SMM and its partners have managed the challenge of creating an engaging visitor experience with a serious public message. Alignment of a solid conceptual approach with its intended audience, a varied experiential mix, and a robust community platform is deliberate and strong.
The exhibition and related programs and events is a partnership among SMM, the Center for Early Education and Development (CEED) at the University of Minnesota, and Public Agenda, a non-partisan engagement organization. Funding is from the National Science Foundation.
Reaching a Broad Audience
A Wonder Years flyer identifies the intended audience as teens and adults, parents and non-parents, anyone with a child, was a child, or lives in a community with young children. In short, the audience is intended to be everyone. On each of my visits I saw a variety of visitors and visiting groups. There were 3-generation families, parent-child pairs, families with young children and with children of very different ages, groups of teens, groups of young adults, and young couples.
Some of these and future visitors may also be policy makers and community leaders. Very likely, many adults in the exhibition have a major role in the lives of young children–their own children, grandchildren, nieces or nephews; young neighbors, students, or youth volunteers. These relationships provide strong personal connections to exhibition content. As a neighbor, volunteer, mentor, caregiver, voter, and taxpayer, virtually every adult has a citizen’s interest in children’s current well-being and potential. Children’s experiences today shape their capacity as adults to work and take part in the community; this is the source of a community’s future vitality and resilience.
The flyer also makes clear that Wonder Years intends to reach and engage members of the community more broadly through public programs as noted below. These will undoubtedly draw in members from other parts of the community. Yet, broad and varied as visitors to SMM are and as inclusive as related programs are, a mall would undoubtedly provide a broader audience.

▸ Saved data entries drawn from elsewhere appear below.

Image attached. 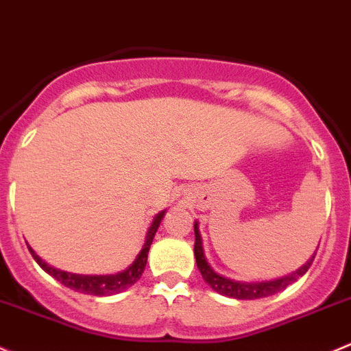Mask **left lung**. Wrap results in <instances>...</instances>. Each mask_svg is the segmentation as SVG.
Wrapping results in <instances>:
<instances>
[{
    "mask_svg": "<svg viewBox=\"0 0 351 351\" xmlns=\"http://www.w3.org/2000/svg\"><path fill=\"white\" fill-rule=\"evenodd\" d=\"M193 228H195V247H193L195 259H197V265L202 272V278L205 279L206 284H208L213 291H217V293L222 294V296L235 298V300H259V298L272 296V294L286 289L289 284L296 282L302 274H306V271H308L309 265L313 264V261H315V256H316L315 254V256L302 265V267L298 269V271L293 272L291 276H286V278L276 279V281H269V282H237L217 274V272L210 267V264L206 263L204 256V245H202L198 223H195Z\"/></svg>",
    "mask_w": 351,
    "mask_h": 351,
    "instance_id": "left-lung-1",
    "label": "left lung"
}]
</instances>
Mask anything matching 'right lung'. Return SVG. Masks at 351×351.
Wrapping results in <instances>:
<instances>
[{
    "label": "right lung",
    "mask_w": 351,
    "mask_h": 351,
    "mask_svg": "<svg viewBox=\"0 0 351 351\" xmlns=\"http://www.w3.org/2000/svg\"><path fill=\"white\" fill-rule=\"evenodd\" d=\"M163 217H165V212L158 213V215L154 217L153 223H151L149 230H147V234H146V242H145V245H143L141 252L138 254V257H136L134 263L129 265L126 271L119 272V274H110V276L70 274V272H65V271H60V269L51 267V265L47 264L45 261H42L38 256H36L35 250H33L32 247H28V249H29V254L33 256V259L36 261V264H38L40 267L47 272V274H50L51 278H55L58 282L64 284V286H67L73 291H79V293L92 294V296H110V294H117V293H121V291L131 287L132 284H134L143 276V272H145V267H146V263H147V252H149L151 242H153L154 234H156V230H158V227H160Z\"/></svg>",
    "instance_id": "obj_1"
}]
</instances>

A Solid Conceptual Approach
The exhibition brings together recent research on early brain development, insights into how young children learn from the world about them, and a perspective on early childhood development as a common interest.
A positive view of young children as strong, competent, and born to learn comes through clearly. Focusing on children's remarkable accomplishments before they even enter school and highlighting the great promise of the first years of life, the exhibition does establish early childhood as the Wonder Years. Overall it avoids clichés about young children and presenting them as cute. Large images of children on photo banners show them playing, engaging in everyday exploration, talking, touching, and laughing, hugging and being held. These images express and reinforce messages about the importance of positive relationships, active engagement with the world, and early language experiences. Occasionally the gleeful laughter of a laughing baby video can be heard and it is delightful.
Four key messages organize exhibition content and guide lay-out. The interests and perspectives of researchers, experts, parents, young children, and citizens intersect with areas and activities and reinforce the messages.
• How scientists learn about children’s development looks at pioneers of child development research, how scientists study young children, and some questions that interest researchers.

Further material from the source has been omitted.